UniBioPAN is a versatile tool for the analysis and prediction of bioactive peptide activity. It provides a user-friendly interface and flexible options for both web-based and local execution.
The UniBioPAN web server allows for easy prediction of bioactive peptides:
- Sequence Input: Enter FASTA-formatted peptide sequences (up to 10).
- Threshold Selection: Adjust the threshold to control the prediction stringency.
- Activity Selection: Choose specific bioactivities to predict or "all activity" for a comprehensive analysis.
- Task Submission: Submit the task and wait for results to appear.
For users with limited resources or those who prefer a cloud-based solution, UniBioPAN integrates seamlessly with Google Colab.

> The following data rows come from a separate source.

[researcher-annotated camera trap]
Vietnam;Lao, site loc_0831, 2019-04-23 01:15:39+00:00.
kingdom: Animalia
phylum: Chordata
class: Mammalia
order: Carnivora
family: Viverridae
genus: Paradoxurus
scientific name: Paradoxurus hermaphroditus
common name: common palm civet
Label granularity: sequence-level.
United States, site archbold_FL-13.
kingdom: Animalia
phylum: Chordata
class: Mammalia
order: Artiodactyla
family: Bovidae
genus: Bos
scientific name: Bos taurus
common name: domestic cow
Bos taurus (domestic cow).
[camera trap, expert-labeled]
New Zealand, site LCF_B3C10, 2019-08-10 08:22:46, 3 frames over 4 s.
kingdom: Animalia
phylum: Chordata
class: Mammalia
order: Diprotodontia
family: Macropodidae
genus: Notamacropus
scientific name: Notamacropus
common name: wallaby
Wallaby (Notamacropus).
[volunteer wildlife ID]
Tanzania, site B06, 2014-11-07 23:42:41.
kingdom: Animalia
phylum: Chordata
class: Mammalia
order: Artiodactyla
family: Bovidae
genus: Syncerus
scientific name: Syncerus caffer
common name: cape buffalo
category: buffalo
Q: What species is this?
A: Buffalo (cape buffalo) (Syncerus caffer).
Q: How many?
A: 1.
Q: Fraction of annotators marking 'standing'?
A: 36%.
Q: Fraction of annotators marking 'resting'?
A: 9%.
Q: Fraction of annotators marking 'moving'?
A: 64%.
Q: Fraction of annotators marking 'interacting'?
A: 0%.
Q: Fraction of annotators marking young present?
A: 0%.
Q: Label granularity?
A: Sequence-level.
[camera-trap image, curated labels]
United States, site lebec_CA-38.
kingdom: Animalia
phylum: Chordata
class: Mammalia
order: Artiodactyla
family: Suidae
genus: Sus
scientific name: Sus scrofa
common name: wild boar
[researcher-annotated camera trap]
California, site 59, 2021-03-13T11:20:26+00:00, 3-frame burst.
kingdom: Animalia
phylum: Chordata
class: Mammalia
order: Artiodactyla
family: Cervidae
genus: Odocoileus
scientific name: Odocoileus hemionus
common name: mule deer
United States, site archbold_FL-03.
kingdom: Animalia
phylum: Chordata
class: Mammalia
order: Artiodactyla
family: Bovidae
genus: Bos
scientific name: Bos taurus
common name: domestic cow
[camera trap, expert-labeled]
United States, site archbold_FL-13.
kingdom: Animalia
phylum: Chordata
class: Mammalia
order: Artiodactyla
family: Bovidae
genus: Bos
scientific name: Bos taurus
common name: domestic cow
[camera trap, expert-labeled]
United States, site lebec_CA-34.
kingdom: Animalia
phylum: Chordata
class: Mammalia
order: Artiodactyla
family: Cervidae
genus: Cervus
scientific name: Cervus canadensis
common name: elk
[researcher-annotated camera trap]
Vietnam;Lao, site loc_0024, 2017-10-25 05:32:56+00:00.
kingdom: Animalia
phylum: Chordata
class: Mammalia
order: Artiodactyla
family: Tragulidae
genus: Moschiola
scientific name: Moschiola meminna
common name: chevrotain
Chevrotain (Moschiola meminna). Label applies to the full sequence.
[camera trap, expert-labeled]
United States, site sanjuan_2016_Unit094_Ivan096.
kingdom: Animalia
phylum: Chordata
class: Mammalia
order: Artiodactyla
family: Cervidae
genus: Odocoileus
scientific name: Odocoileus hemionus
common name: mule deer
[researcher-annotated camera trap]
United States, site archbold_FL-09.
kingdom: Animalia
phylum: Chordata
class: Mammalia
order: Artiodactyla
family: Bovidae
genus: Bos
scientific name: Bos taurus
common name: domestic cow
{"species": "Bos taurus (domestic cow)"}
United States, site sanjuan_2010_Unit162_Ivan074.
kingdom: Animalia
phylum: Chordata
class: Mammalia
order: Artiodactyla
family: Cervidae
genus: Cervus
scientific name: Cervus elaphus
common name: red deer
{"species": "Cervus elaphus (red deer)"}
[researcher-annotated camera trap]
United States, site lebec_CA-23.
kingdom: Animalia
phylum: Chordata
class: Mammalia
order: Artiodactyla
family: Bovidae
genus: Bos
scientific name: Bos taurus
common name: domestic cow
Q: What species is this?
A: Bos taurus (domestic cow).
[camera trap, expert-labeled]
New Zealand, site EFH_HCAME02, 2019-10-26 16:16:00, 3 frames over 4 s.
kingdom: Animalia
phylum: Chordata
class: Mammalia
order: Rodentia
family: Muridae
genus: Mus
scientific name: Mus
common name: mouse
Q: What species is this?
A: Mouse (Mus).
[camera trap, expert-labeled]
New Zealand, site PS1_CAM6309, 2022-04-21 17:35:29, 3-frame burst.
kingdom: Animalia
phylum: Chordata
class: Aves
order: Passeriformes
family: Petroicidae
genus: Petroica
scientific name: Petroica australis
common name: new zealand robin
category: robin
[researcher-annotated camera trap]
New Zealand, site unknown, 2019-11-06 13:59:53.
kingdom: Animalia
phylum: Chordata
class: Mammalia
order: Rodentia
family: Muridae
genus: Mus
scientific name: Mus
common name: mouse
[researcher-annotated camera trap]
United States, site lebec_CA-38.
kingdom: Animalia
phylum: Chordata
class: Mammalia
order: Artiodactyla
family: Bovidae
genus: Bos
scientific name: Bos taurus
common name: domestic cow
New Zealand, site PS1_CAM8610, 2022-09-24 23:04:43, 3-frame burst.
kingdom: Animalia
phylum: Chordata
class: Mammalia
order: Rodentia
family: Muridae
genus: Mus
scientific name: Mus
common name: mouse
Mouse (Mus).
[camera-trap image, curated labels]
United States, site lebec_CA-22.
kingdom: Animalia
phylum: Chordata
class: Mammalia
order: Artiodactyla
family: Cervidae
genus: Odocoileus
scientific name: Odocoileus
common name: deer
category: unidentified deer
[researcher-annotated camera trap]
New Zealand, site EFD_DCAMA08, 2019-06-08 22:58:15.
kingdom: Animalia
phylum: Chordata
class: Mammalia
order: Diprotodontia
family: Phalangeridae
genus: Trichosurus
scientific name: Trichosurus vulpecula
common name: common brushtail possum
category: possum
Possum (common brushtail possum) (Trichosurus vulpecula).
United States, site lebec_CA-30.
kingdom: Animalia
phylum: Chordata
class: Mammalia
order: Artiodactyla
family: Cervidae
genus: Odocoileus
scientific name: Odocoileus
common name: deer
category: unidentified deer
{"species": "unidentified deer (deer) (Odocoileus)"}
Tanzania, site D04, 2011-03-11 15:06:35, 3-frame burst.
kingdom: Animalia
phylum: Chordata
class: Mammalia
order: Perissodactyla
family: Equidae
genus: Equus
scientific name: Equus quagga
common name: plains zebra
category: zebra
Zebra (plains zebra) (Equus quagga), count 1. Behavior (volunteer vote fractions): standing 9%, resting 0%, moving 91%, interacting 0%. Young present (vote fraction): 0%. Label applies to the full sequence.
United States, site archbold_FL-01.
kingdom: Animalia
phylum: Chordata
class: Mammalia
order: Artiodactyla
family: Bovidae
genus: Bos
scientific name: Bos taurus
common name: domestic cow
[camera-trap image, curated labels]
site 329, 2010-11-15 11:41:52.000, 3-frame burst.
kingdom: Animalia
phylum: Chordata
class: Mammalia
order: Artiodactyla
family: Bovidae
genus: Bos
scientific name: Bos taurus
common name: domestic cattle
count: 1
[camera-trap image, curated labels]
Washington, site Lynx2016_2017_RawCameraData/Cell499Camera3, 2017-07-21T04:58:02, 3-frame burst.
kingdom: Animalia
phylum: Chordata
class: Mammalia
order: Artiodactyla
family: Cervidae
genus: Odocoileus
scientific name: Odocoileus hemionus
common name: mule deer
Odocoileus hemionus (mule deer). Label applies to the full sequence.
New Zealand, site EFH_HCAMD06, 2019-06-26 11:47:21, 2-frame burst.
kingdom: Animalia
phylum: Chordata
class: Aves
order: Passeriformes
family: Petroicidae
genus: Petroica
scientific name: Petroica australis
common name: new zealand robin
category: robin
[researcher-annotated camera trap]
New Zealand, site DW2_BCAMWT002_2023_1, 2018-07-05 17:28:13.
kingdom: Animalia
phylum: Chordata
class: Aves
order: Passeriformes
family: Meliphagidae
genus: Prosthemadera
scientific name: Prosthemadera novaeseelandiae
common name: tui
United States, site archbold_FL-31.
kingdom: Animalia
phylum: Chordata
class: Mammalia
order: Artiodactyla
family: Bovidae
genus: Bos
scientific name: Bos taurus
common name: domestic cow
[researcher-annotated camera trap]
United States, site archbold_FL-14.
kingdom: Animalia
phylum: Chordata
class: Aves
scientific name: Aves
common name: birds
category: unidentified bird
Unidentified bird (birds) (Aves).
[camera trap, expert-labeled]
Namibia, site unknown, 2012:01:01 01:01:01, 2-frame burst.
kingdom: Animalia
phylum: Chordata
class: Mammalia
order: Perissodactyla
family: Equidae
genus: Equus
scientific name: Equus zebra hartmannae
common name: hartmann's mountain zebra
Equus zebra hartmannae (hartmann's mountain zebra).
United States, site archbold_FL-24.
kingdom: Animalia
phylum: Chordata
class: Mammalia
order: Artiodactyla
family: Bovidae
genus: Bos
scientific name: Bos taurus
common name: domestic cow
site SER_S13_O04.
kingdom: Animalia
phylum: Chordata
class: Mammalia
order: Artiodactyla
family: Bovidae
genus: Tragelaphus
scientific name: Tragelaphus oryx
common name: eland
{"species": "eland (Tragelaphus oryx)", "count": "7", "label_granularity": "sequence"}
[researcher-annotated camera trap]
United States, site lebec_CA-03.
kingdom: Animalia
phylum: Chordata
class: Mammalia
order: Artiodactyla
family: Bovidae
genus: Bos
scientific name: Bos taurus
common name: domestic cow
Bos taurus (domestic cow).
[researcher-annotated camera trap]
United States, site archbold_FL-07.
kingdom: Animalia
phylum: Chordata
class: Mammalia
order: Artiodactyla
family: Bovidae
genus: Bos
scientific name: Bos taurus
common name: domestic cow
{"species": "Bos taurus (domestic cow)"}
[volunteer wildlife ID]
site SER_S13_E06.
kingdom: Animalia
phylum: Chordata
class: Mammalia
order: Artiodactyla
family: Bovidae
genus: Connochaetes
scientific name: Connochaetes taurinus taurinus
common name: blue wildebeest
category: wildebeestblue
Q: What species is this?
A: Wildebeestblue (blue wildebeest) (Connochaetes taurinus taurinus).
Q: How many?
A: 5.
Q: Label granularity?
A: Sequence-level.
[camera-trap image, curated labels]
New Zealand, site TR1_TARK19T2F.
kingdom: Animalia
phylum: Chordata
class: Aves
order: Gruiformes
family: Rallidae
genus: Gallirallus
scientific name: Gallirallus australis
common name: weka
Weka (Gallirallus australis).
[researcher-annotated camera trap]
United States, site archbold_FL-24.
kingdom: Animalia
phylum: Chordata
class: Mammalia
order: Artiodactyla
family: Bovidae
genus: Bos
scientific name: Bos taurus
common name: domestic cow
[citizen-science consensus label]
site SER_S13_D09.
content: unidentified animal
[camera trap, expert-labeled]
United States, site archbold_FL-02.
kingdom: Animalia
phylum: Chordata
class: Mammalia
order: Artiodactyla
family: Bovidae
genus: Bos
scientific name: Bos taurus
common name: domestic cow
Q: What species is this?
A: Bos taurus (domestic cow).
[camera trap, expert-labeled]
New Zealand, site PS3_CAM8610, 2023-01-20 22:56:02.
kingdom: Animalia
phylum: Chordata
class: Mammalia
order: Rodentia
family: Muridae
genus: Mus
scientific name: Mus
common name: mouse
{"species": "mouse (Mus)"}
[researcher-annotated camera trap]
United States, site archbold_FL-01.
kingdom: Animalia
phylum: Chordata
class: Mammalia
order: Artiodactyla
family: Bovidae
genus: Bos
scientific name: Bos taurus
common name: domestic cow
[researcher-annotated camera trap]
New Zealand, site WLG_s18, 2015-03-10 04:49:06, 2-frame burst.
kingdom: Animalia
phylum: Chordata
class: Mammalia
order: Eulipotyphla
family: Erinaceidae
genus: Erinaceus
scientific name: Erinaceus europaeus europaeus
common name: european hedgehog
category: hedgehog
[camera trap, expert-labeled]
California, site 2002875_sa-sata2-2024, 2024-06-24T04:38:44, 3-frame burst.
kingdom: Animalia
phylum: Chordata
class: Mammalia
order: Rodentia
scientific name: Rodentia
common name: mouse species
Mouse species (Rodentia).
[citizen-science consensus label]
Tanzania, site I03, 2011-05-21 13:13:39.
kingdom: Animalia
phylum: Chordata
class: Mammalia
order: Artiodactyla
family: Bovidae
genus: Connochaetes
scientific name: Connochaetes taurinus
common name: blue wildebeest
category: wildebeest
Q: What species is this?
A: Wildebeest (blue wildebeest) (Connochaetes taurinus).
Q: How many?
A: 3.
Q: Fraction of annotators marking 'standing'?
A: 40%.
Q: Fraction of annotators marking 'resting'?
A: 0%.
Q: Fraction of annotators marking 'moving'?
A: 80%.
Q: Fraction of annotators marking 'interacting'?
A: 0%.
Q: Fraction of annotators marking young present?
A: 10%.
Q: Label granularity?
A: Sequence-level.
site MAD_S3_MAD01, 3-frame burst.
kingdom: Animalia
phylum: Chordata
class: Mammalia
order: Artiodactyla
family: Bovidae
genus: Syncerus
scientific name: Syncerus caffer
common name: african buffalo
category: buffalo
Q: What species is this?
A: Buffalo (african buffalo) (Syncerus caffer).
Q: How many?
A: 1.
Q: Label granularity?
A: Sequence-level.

- Download Files: Obtain the necessary files from the GitHub repository.
- Environment Setup: Execute provided code to install the required environment within Colab.
- Parameter Configuration: Adjust parameters as needed and train your model.
- Prediction: Use the best-performing model to predict bioactivity on your input data.
For maximum flexibility and local execution, UniBioPANscript offers a powerful Python interface.
- Environment Setup: Create a conda environment using the provided environment.yml file.
- Download Script: Obtain the UniBioPAN script files from GitHub.
- Command-Line Usage:
Use python unibiopan.py -h to display the help information.
Train a model:
> python unibiopan.py -t -tf Dataset/train.xlsx -ef Dataset/test.xlsx
Make predictions:
> python unibiopan.py -p -lp model/best_model.h5 -pf predict/input.xlsx
- Prediction Input: FASTA, CSV, or XLSX
- Training/Evaluation Input: XLSX (with 0 for positive and 1 for negative samples)
- Prediction Output: Table format, with 1 for predicted bioactive peptides, 0 for predicted inactive peptides, and 'x' for sequences that exceed the model's length limit or contain non-standard amino acids.
UniBioPAN predictions are based on computational models. Experimental validation is crucial to confirm the bioactivity of any peptide.